Show that $a_1$, $a_2$,...,$a_n$,... form an AP where $a_n$ is defined as below: $a_n = 3+4n$

This is a problem from a grade 10th textbook... I solved the question in a different way from how our teacher did... My question is that was my method wrong? (as my teacher prompted in front of the whole class)

My method:

Let $k$ belong to the set of natural numbers

Then, $a_k = 3+4k$

$a_{k+1} = 3+4(k+1)$

Notice, $a_{k+1} - a_k = 4$

Hence the difference between any two consecutive terms of this progression is constant i.e. 4, and the given equation forms an AP

Teacher's method:

He first got the values of $a_1, a_2$ and $a_3$, then he proceeded to find the differences $a_2 - a_1$, then $a_3 - a_2$, then he showed that the common difference between these two terms is 4, hence he showed that the equation will form an AP for all terms !!??

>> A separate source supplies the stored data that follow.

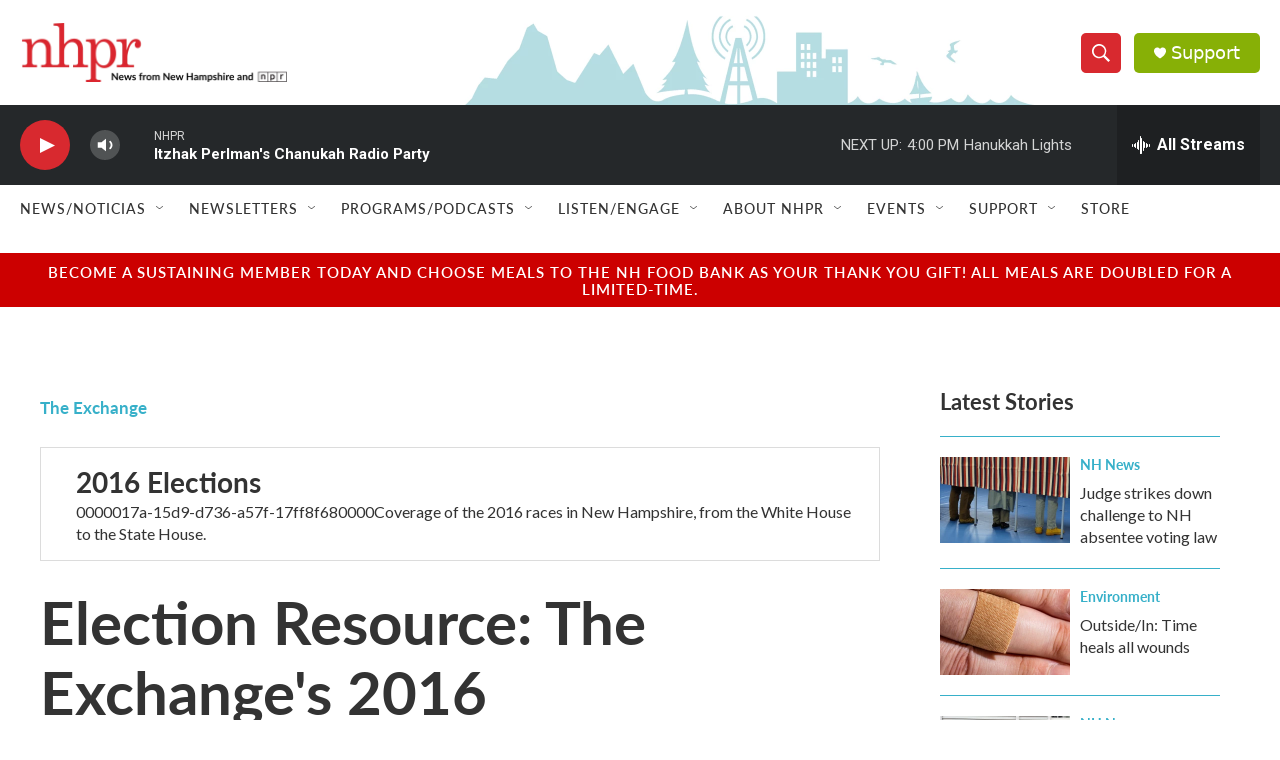

--- FILE ---
content_type: text/html; charset=utf-8
request_url: https://www.google.com/recaptcha/api2/aframe
body_size: 181
content:
<!DOCTYPE HTML><html><head><meta http-equiv="content-type" content="text/html; charset=UTF-8"></head><body><script nonce="HAqCS0ngrl4S8jucepfHvA">/** Anti-fraud and anti-abuse applications only. See google.com/recaptcha */ try{var clients={'sodar':'https://pagead2.googlesyndication.com/pagead/sodar?'};window.addEventListener("message",function(a){try{if(a.source===window.parent){var b=JSON.parse(a.data);var c=clients[b['id']];if(c){var d=document.createElement('img');d.src=c+b['params']+'&rc='+(localStorage.getItem("rc::a")?sessionStorage.getItem("rc::b"):"");window.document.body.appendChild(d);sessionStorage.setItem("rc::e",parseInt(sessionStorage.getItem("rc::e")||0)+1);localStorage.setItem("rc::h",'1765745592800');}}}catch(b){}});window.parent.postMessage("_grecaptcha_ready", "*");}catch(b){}</script></body></html>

You can go in-depth and beyond grade 10 level in your answers if it is required because I am always eager to learn!

Edit: Sorry if my MathJax editing is wrong... I am new here :D

Edit 2: I am not saying his method was incorrect... I never wrote that in my question... But him saying that I was wrong is the problematic part... I understand that he was just trying to teach 10th graders about this without being too rigorous...

Answer 1

Although it is not rigorous, it is common to define a sequence using ellipsis ($\dots$) notation. For example, I've seen many examples where the set of all natural numbers is defined as $\{1,2,3,\dots\}$, or the sequence of primes in ascending order as $2,3,5,\dots$. In these cases, the pattern has always been defined (in the preceding examples: natural numbers and primes. In your case: $a_n=3+4n$), and it is not like they are asking "what comes next in the sequence: $1,2,3,4,...$".

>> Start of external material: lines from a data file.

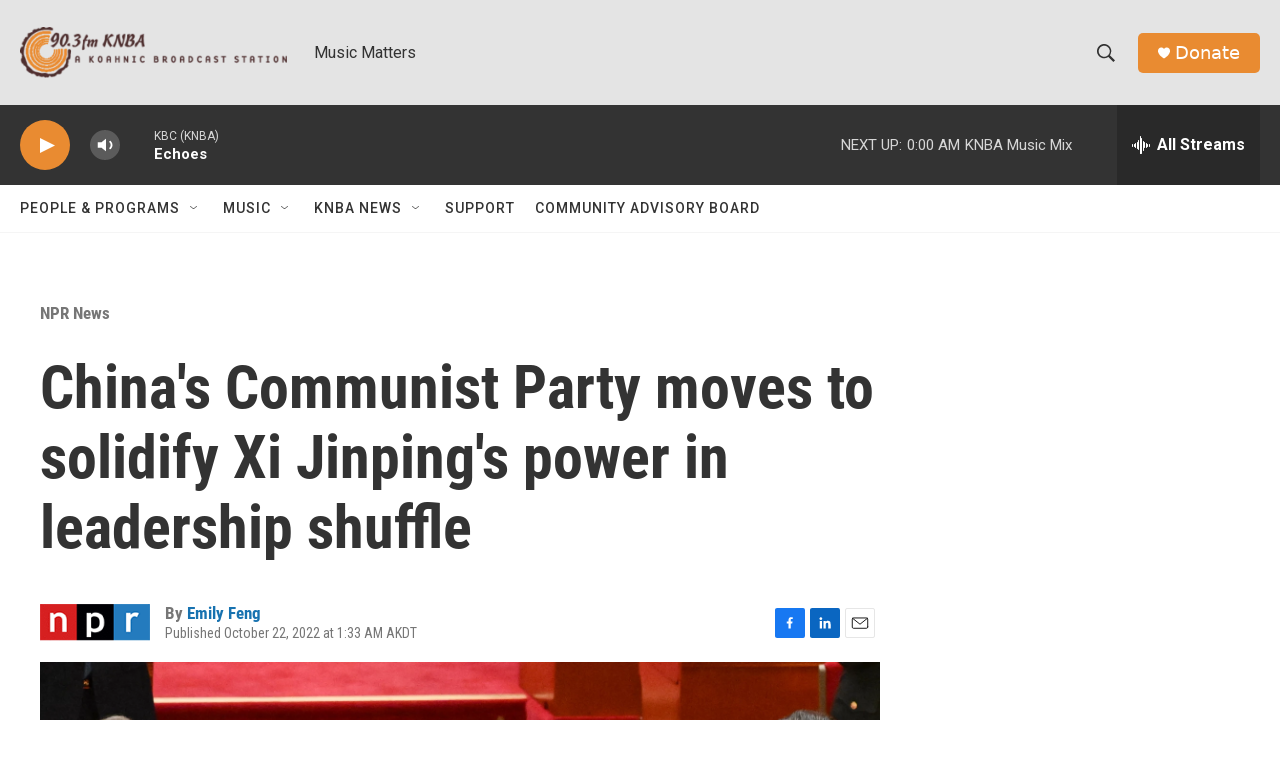

--- FILE ---
content_type: text/html; charset=utf-8
request_url: https://www.google.com/recaptcha/api2/aframe
body_size: 268
content:
<!DOCTYPE HTML><html><head><meta http-equiv="content-type" content="text/html; charset=UTF-8"></head><body><script nonce="QtwjH2ZUpRE8CSJBCvDH_A">/** Anti-fraud and anti-abuse applications only. See google.com/recaptcha */ try{var clients={'sodar':'https://pagead2.googlesyndication.com/pagead/sodar?'};window.addEventListener("message",function(a){try{if(a.source===window.parent){var b=JSON.parse(a.data);var c=clients[b['id']];if(c){var d=document.createElement('img');d.src=c+b['params']+'&rc='+(localStorage.getItem("rc::a")?sessionStorage.getItem("rc::b"):"");window.document.body.appendChild(d);sessionStorage.setItem("rc::e",parseInt(sessionStorage.getItem("rc::e")||0)+1);localStorage.setItem("rc::h",'1770022201327');}}}catch(b){}});window.parent.postMessage("_grecaptcha_ready", "*");}catch(b){}</script></body></html>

That being said, I think that the teacher is justified in the sense that they are trying to show a pattern clearly. For example, starting at $n=1$, we have $$ 7,11,15,19,.... $$ Then we can see the sequence of differences: $$ 11-7,15-11,19-15,...=4,4,4,.... $$

There is a sense of "this is a learning environment, let's not be too pedantic".

Your method is certainly rigorously correct and (hopefully) the type of math that your teacher is trying to teach. Whether or not they like to take it slow (so much so that going beyond what has been taught is considered wrong) is up to them.

Clearly, you understand the topic well. This may not be the case for the rest of the class, especially if this is a new topic.

Answer 2

Any type of method is right as long as you are getting the answer right and providing the solution, in this case we notice that we don't have a proper term it is given with definition to the variable n so if we assume $n = 1$ then we should get our first term: $a_n=3+4n$

$a_1 = 3 + 4$

$a_1 = 7$

Similarly $a_2$ will be equal to:

$a_2 = 3 + (4)(2)$

$a_2 = 11$

we got $a_2$ & $a_1$ so we can get d easily which is defined as :

$d = a_2-a_1$

$d = 11 - 7$

$d = 4$

I think you are smart enough to know that any AP can exist in the form of $a, a+d, a+2d, ...., a+(n-1)d$.

substituting the values of $a$ & $d$ we get :

7, 11, 15, 19 .......

This is the required AP.